● **Apply what you read**:
1. In the lesson on serverless containers, which hypervisor does Fargate use to provision a microVM for each task?
2. Write the next part of the lesson on serverless containers, starting right after its paragraph on Fargate task sizing and pricing.

Serverless & Event-Driven Operations

Containers Meet Serverless

18 min Lesson 9 of 28

Containers Meet Serverless

Pure function-as-a-service works brilliantly for stateless, short-lived compute — but it breaks down when you need a custom OS layer, a binary too large for a Lambda deployment package, a runtime that Lambda does not support, or workloads that need hundreds of megabytes of ML model weights. Serverless containers solve this by combining the packaging model of containers with the operational model of serverless: you never provision a virtual machine or manage a cluster node, but you run arbitrary container images. AWS Fargate and Google Cloud Run are the two dominant platforms, and understanding their architecture at the control-plane level is what separates engineers who can make principled capacity and cost decisions from those who just follow defaults.

Fargate: Serverless Containers on AWS

Fargate is not a standalone service — it is a launch type for both Amazon ECS and Amazon EKS. When you run a task on Fargate, the ECS or EKS control plane provisions a microVM (via the Firecracker hypervisor, the same technology Lambda uses internally) per task, injects your container runtime into it, and attaches a network interface to your VPC. You get full container isolation at hardware-VM granularity, sub-second scheduling jitter on a warm data-plane node, and the complete ECS or EKS API surface without managing any node.

Fargate task sizing is coarser than Lambda: CPU is specified in 256 CPU unit (0.25 vCPU) increments up to 16 vCPU, and memory in 512 MiB increments up to 120 GB. You pay per vCPU-second and GB-second while the task is running — there is no idle cost, but there is also no free tier after the first 12 months. A task running 30 seconds costs the same per-second rate as one running 30 minutes, so Fargate is naturally cheaper than EC2 for bursty, unpredictable workloads and more expensive for tasks that run continuously at high utilization.

● **The data**:
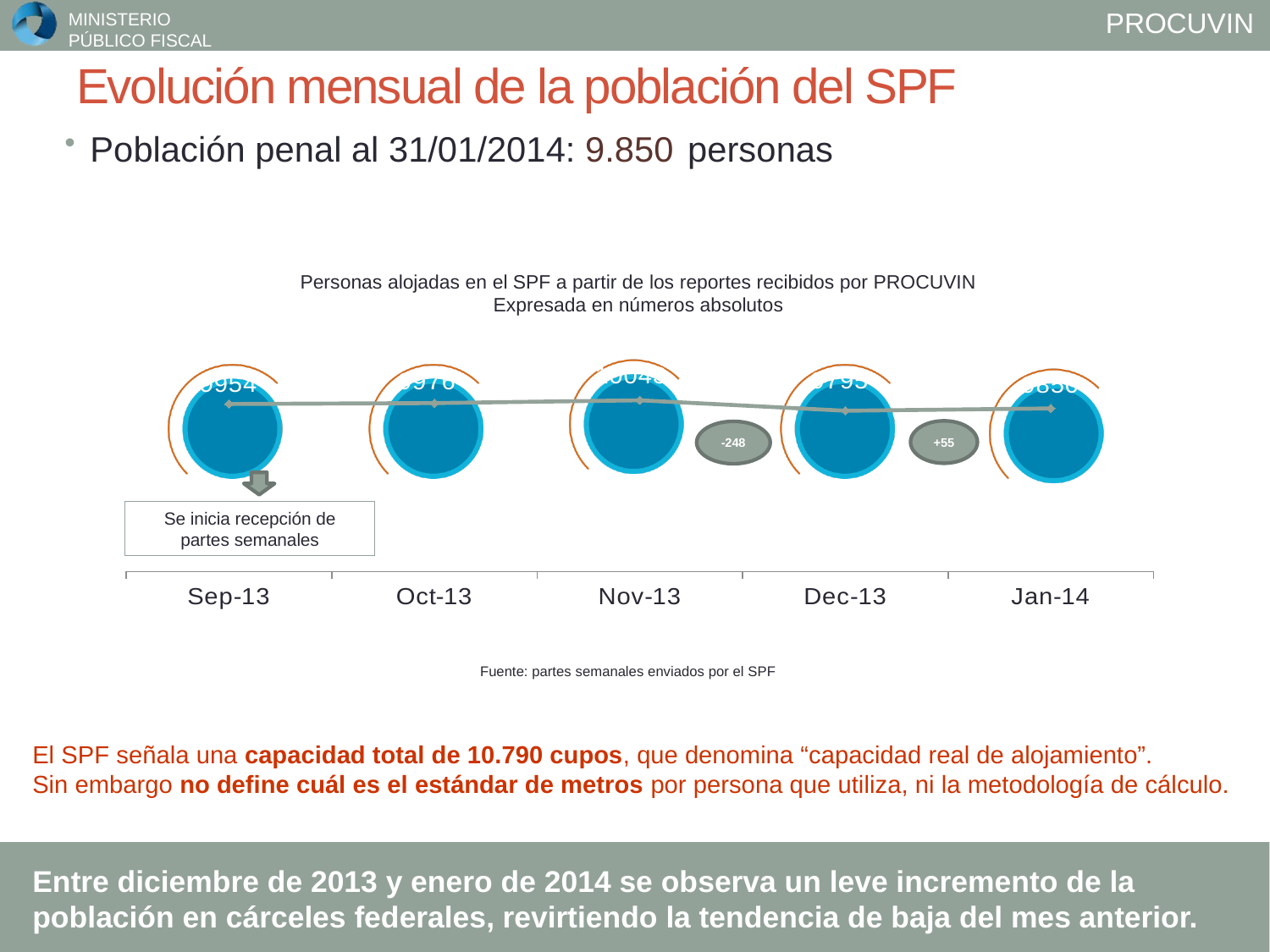
What kind of chart is shown on the slide? line chart Which month shows the lowest population on the chart? Dec-13 Which month has the higher population, Nov-13 or Dec-13? Nov-13 What is the first month shown on the x axis of the chart? Sep-13 What change in population is annotated between Nov-13 and Dec-13? -248 How many months (data points) are plotted on the chart? 5 Does the population rise or fall from Dec-13 to Jan-14? rise Does the population rise or fall from Nov-13 to Dec-13? fall What change in population is annotated between Dec-13 and Jan-14? +55 Which month has the higher population, Dec-13 or Jan-14? Jan-14 According to the slide, what is the penal population at 31/01/2014 (Jan-14)? 9.850 What is the last month shown on the x axis of the chart? Jan-14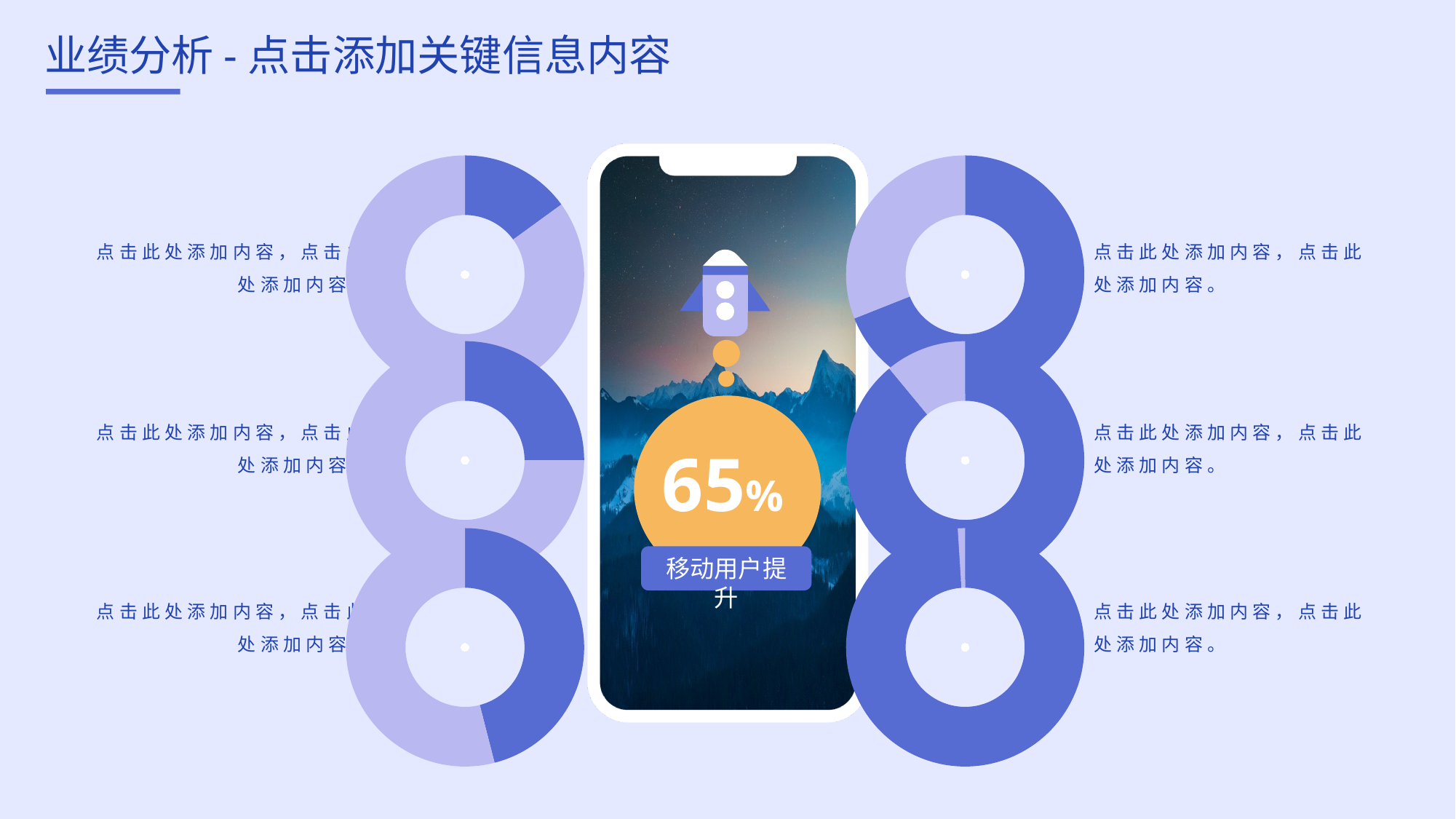
Of the three donut charts on the right, which one has the smallest light purple slice? The bottom-right one How many donut charts are on the slide in total? 6 In the bottom-right donut chart, which slice is larger, the dark blue one or the light purple one? The dark blue one Of the three donut charts on the left, which one has the smallest dark blue slice? The top-left one What kind of charts are shown on the left and right sides of the slide? Donut (pie) charts In the middle-left donut chart, which slice is larger, the light purple one or the dark blue one? The light purple one In the top-left donut chart, which slice is larger, the light purple one or the dark blue one? The light purple one What label appears below the 65% figure on the phone graphic? 移动用户提升 How many slices does the top-left donut chart have? 2 What percentage is printed in the orange circle on the phone in the centre of the slide? 65%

● **Responses to the exercise**:
1. Firecracker, the same technology Lambda uses internally.

2.
Fargate Spot (ECS) provides up to 70% cost reduction in exchange for interruption risk. Spot interruption drains tasks with a two-minute warning — the same model as EC2 Spot but at task granularity. Use it for batch jobs, CI runners, and stateless workers that can be retried. Never use Fargate Spot for stateful tasks that cannot survive abrupt termination.

Fargate Networking and IAM Model

Every Fargate task gets its own elastic network interface (ENI) injected into your VPC. Each task has its own private IP, its own security group, and is subject to VPC flow logs. There is no shared network namespace between tasks — you get genuine multi-tenancy isolation. The trade-off is ENI density: AWS accounts have per-region ENI limits, and a sudden burst of hundreds of Fargate tasks can exhaust that limit silently. Request a quota increase proactively if you plan bursts above a few hundred concurrent tasks per region.

The IAM model splits into two roles: the task execution role (used by the Fargate data plane to pull the image from ECR and write logs to CloudWatch — your application code never uses this role) and the task role (assumed by your application code via the ECS credential vending endpoint at 169.254.170.2). Confusing the two is the most common source of AccessDeniedException errors when containers fail to pull from private ECR repositories. If you see image pull failures, check the execution role first, not the task role.

Fargate launch architecture: ECS/EKS control plane schedules tasks onto Firecracker microVMs; each task gets its own ENI in your VPC and IAM credentials via the internal metadata endpoint.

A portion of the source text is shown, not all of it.